First, let’s obtain a youtube video of Kevin Stratvert, a highly regarded YouTuber that helps college students from everywhere in the world to grasp expertise and enhance expertise by studying instruments, like Energy BI, video modifying and AI merchandise. For instance, let’s suppose that we wish to transcribe the video “3 Thoughts-blowing AI Instruments”.

We are able to immediately obtain this video utilizing pytube library.

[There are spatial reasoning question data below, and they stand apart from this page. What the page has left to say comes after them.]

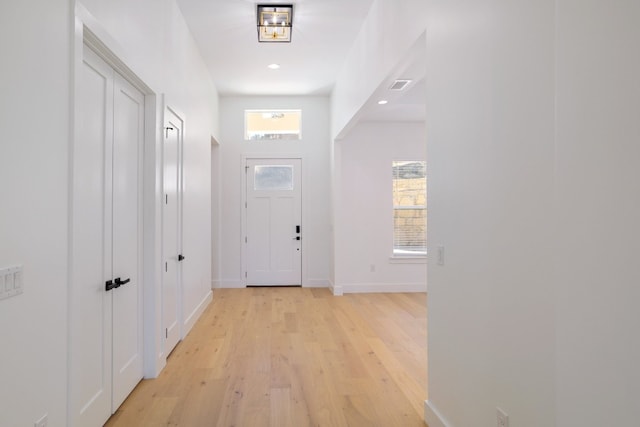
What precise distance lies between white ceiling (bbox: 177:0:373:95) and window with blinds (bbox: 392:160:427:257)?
1.89 metres

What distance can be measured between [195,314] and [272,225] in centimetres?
238

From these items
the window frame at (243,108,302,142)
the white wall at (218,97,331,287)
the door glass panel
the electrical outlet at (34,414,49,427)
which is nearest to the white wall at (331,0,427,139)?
the white wall at (218,97,331,287)

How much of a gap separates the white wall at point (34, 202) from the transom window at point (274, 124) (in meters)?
4.91

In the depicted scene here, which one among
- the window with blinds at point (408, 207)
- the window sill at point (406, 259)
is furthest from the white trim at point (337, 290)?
the window with blinds at point (408, 207)

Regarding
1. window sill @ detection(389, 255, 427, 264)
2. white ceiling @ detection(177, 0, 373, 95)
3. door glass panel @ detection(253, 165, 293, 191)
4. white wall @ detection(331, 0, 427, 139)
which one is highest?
white ceiling @ detection(177, 0, 373, 95)

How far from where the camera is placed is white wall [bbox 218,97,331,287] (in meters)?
6.45

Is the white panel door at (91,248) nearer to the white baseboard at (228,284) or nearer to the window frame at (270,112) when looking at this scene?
the white baseboard at (228,284)

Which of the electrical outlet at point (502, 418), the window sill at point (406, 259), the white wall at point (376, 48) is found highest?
the white wall at point (376, 48)

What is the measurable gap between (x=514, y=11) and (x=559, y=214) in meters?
0.85

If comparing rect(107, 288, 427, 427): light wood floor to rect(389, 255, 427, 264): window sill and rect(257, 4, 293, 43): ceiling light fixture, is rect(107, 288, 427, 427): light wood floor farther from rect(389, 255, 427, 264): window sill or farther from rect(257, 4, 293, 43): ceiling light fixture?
rect(257, 4, 293, 43): ceiling light fixture

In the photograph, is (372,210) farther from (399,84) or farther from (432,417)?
(432,417)

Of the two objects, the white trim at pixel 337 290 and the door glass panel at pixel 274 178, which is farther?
the door glass panel at pixel 274 178

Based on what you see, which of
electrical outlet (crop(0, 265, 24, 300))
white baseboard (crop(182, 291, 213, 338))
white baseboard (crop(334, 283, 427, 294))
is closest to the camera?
electrical outlet (crop(0, 265, 24, 300))

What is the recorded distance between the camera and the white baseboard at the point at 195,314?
397cm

To put in it, you want the next command line:

pip set up pytube3
pip set up openai


We additionally set up the openai library, since will probably be used later within the tutorial. As soon as there are all of the python libraries put in, we simply have to cross the URL of the video to the Youtube object. After, we get the very best decision video stream and, then, obtain the video.

from pytube import YouTube

video_url = ""

yt = YouTube(video_url)
stream = yt.streams.get_highest_resolution()


As soon as the file is downloaded, it’s time to begin the enjoyable half! 

import openai

API_KEY = 'your_api_key'
model_id = 'whisper-1'
language = "en"
audio_file = open(audio_file_path, 'rb')


After organising the parameters and opening the audio file, we are able to transcribe the audio and put it aside right into a Txt file.

response = openai.Audio.transcribe(
transcription_text = response.textual content



Hello everybody, Kevin right here. At the moment, we will have a look at 5 totally different instruments that leverage synthetic intelligence in some really unbelievable methods. Right here as an example, I can change my voice in actual time. I may spotlight an space of a photograph and I could make that simply mechanically disappear. Uh, the place'd my son go? I may give the pc directions, like, I do not know, write a music for the Kevin cookie firm....


Because it was anticipated, the output could be very correct. Even the punctuation is so exact, I’m very impressed! 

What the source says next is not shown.